- Text provided
--------

I had a meeting with clients yesterday.
In a beautiful office space over 600-feet above Grand Central on a blueish day where the air was Canadian smoke-free enough so that you could almost see down to the bubbling asphalt at street-level.
Since covid and, worse, covid-disinformation, darkened the world, in-person meetings have become all-too infrequent. While I'm no great fan of undue schlepping, there is much to be said for shaking someone's hand, sitting down with them and talking through client problems, or as account people call them, opportunities.
This client is the best kind of client.
Not because of their size, or the quality of the seltzer in their office, or how much they pay me, or even because I like them personally.
They're the best kind of client because they spit.
Let me explain.

--------

- Raw data
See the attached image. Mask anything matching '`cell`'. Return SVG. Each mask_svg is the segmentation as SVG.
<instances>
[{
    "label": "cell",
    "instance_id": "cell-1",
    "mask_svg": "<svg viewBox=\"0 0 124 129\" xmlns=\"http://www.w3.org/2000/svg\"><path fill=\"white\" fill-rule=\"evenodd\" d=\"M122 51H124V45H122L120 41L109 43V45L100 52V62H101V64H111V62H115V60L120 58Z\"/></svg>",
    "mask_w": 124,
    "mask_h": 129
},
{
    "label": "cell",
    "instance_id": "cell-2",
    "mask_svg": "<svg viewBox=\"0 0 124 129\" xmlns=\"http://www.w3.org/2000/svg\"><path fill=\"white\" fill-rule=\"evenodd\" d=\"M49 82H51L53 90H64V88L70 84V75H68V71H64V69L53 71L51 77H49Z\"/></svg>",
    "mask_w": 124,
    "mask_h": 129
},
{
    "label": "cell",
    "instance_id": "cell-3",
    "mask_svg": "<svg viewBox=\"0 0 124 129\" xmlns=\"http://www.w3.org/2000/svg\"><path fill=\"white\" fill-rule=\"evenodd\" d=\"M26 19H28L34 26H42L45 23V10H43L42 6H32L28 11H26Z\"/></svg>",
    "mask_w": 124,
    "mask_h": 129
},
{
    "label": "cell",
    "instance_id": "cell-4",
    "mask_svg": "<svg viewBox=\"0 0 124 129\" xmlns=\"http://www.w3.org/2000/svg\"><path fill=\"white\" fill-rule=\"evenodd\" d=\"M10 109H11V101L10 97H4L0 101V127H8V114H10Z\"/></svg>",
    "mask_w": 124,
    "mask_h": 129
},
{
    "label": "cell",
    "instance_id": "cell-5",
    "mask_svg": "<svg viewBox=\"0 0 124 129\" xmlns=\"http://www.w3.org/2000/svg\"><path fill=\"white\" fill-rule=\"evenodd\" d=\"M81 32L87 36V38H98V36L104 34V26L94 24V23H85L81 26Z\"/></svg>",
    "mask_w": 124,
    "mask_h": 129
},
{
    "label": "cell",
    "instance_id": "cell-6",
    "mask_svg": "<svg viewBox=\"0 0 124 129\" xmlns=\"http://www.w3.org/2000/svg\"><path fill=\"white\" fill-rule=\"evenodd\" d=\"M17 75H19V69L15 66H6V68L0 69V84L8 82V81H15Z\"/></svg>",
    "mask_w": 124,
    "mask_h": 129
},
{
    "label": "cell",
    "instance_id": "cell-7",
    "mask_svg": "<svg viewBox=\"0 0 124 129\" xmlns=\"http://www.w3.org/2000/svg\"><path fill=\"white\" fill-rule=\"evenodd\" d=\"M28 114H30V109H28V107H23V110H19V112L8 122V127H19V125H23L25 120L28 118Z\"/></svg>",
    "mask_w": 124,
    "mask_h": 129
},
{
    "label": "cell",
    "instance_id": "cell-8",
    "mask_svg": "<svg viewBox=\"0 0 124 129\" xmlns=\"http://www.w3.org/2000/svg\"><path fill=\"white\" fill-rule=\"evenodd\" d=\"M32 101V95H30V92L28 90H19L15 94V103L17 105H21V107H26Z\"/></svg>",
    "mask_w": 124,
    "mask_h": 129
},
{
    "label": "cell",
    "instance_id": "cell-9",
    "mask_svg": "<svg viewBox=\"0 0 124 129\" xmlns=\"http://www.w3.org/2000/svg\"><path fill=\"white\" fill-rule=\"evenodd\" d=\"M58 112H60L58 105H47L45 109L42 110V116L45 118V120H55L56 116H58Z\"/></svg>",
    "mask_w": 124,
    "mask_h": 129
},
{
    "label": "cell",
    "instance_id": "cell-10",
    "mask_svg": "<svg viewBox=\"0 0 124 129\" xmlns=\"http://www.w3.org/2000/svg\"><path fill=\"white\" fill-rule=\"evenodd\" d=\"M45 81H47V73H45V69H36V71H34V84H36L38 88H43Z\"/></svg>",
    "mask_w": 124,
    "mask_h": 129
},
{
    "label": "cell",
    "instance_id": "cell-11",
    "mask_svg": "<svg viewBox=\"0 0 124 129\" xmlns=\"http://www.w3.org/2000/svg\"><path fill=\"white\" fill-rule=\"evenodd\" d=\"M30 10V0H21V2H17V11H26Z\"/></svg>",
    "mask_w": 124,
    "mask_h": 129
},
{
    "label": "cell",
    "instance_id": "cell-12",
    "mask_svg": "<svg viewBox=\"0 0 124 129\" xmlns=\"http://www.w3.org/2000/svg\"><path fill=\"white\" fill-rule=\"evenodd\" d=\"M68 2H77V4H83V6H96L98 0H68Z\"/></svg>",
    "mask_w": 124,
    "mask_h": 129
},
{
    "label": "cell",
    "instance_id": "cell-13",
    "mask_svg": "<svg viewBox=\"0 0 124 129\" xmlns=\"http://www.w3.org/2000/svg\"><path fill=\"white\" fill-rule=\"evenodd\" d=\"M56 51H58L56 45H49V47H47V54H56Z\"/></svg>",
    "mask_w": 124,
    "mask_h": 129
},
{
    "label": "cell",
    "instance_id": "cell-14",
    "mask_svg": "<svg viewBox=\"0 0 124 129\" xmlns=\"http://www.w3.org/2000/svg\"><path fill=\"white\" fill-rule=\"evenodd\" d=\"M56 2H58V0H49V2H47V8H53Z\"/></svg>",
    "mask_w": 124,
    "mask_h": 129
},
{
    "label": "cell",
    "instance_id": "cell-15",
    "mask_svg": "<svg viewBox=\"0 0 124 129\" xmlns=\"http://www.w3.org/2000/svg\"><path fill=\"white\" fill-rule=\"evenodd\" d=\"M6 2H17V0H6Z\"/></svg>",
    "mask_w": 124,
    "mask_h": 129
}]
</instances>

--------

- Complete the following
**a)** In the text about the client meeting, list every reason the writer rules out as the reason this client is the best kind of client.
**b)** Continue the text about the client meeting, picking up after its last sentence.

- Numbered answers
**a)**
- Their size
- The quality of the seltzer in their office
- How much they pay the writer
- The writer liking them personally

**b)**
After my meeting last night, I hustled uptown on the number 5 Lexington train to meet a friend and fellow ad-guy at a relic of a restaurant, an old Irish bar on Lexington in the low 60s called Donohue's. It's the kind of place Ray Milland might have stumbled into looking for an alcohol coma in Billy Wilder's great movie "The Lost Weekend."
The decor I'm sure is the same as it was in the early 1950s, as are the gum-cracking-Rosalind-Russell-waitresses. In fact, the only thing that's changed about Donohue's is the prices. A Caesar salad with grilled chicken rang in at $32 which might have led Caesar himself to say, "Veni, Vidi, Brown-baggi."
I was telling my friend about my client meeting and this came out.
"Without over-using the word 'genius' as so many people do today, I've worked with a few geniuses in my time. And one thing they have in common is they often spit when they talk.
"Errol Morris, so-and-so and so-and-so. So-and-so spits all the time."
"Definitely," my friend replied. "So-and-so froths, and so does so-and-so." He mentioned two of the biggest names in advertising from about 1970 till today.
"That's what I had today. Enthusiasm. Excitement. Spitting."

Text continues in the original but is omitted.